The sadness caused by this event has become the Lawyer’s main and most vital element of life, giving him a sense of pleasure that becomes an addiction. His grief has also suddenly made everybody have compassion towards him: the neighbor bakes him a cake, the dry-cleaners give him a discount, and he shares an emotional moment with an employee. His life has never been better than it is now that he is a sad, pitied person.
Then one day, his wife wakes up from the coma. Her return home radically changes his recently established everyday life of pity and sorrow. Sadness is now replaced by joy and he is overwhelmed by a yearning to go back to the previous, mournful state. He begins to invent ways to attract the pity that he has come to enjoy so much. He makes sure to destroy any happy moment that arrives, at first as part of a master-plan, but gradually with more frivolity and naiveté he totally loses control of himself.

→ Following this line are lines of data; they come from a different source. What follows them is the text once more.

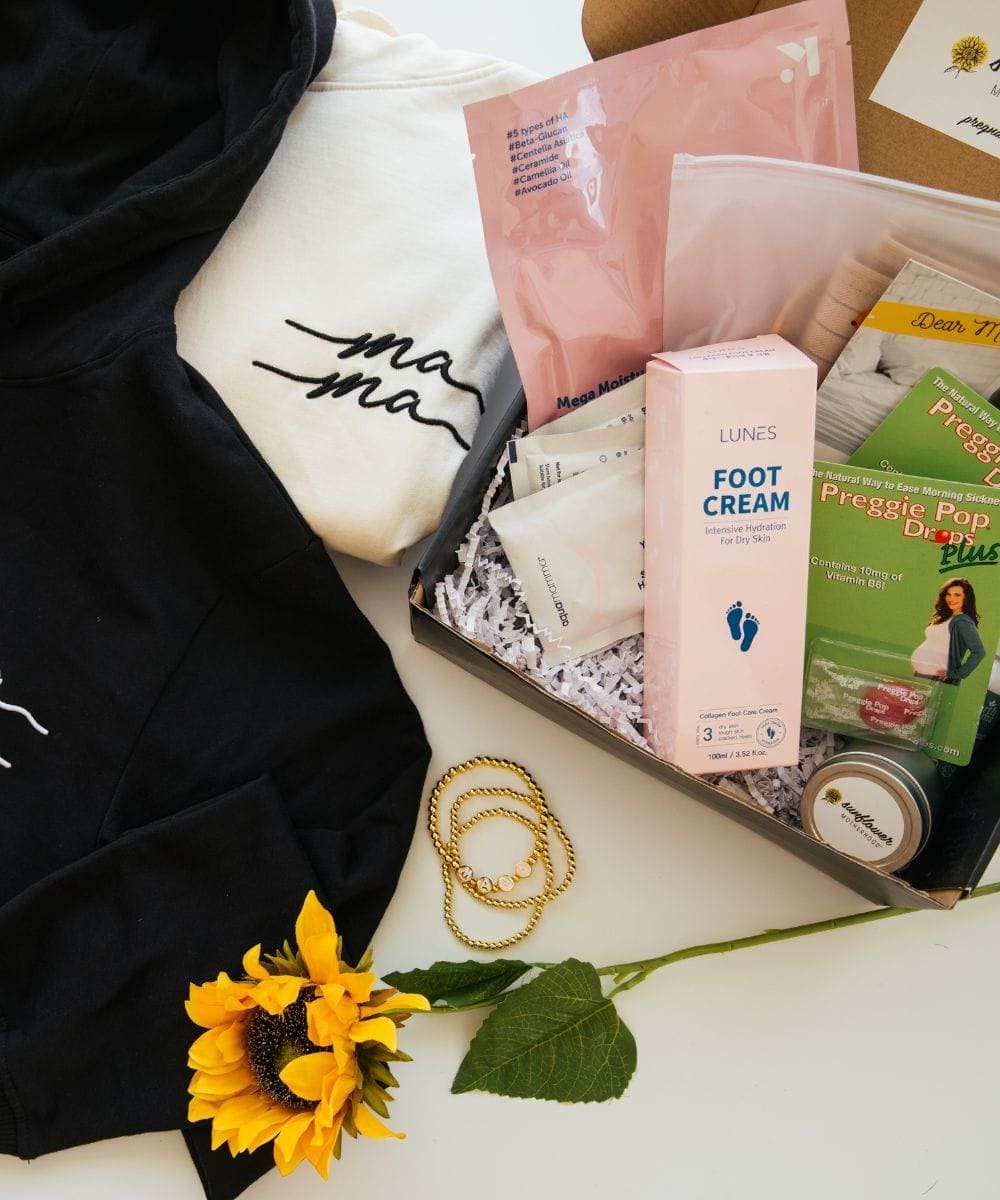 First Pregnancy Bundle by Sunflower Motherhood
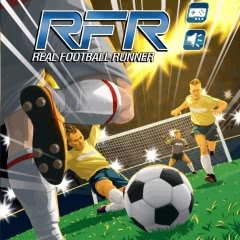 Jogo Real Football Runner no Jogos 360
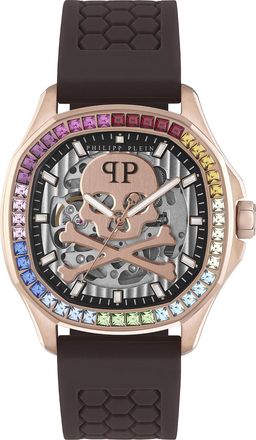 Philipp Plein Skeleton Spectre PWRAA0623 automatisch horloge 42 mm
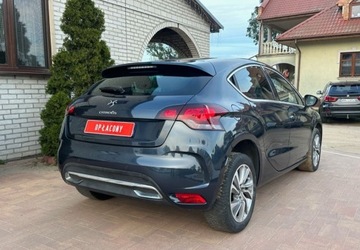 DS 4 I 2013 Citroen DS4 1.6 Diesel 120KM, zdjęcie 11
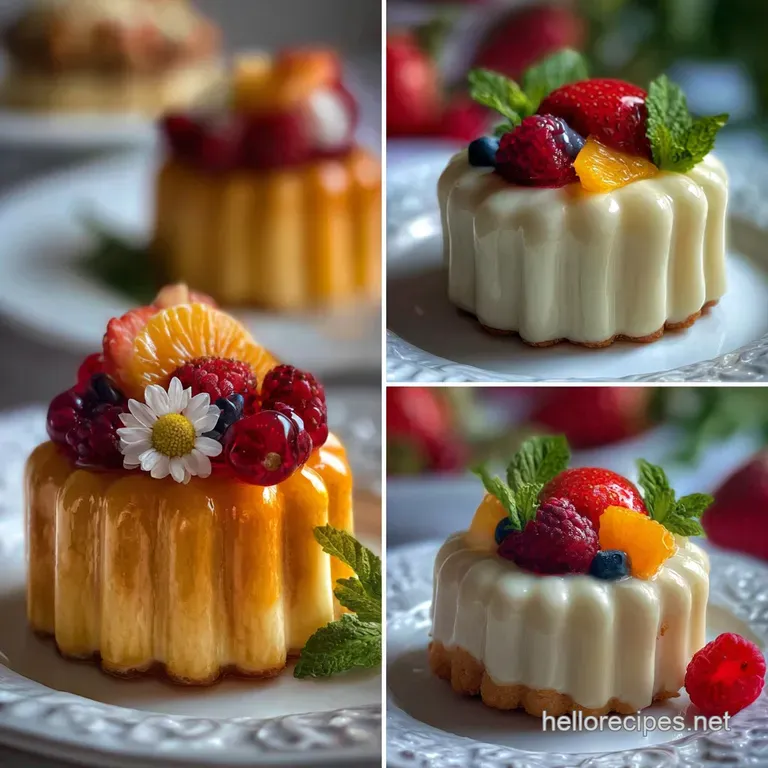 A petite, pale yellow cake in a clear box, adorned with delicate white frosting and a scattering of rainbow confetti sprin...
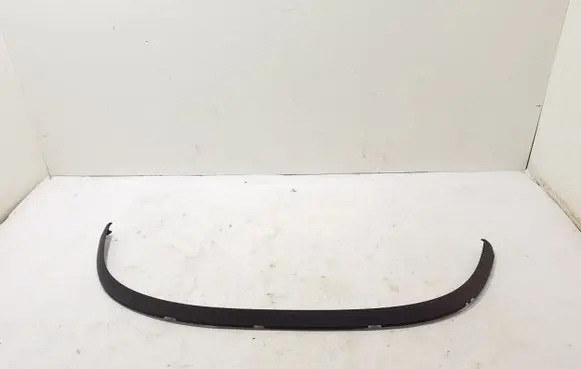 Renault Megane III Front bumper lip 960150001R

“A disturbing and oftentimes very funny satire-drama, Pity is about that complex, primal human craving called empathy and the distance we’re willing to go to summon it.”
— Tomris Laffly, RogerEbert.com
“…as-Greek-as-it-gets black comedy. Pity, keeps the tone and pace austere, its stray lunges of overt gallows humor sticking like a knife between the ribs.”
— Guy Lodge, Variety
“As stylized as Makridis’ second feature is, it’s grounded in recognizable behavior, and its sly, dry playfulness reverberates with fascinating questions about emotions and how we portray them.”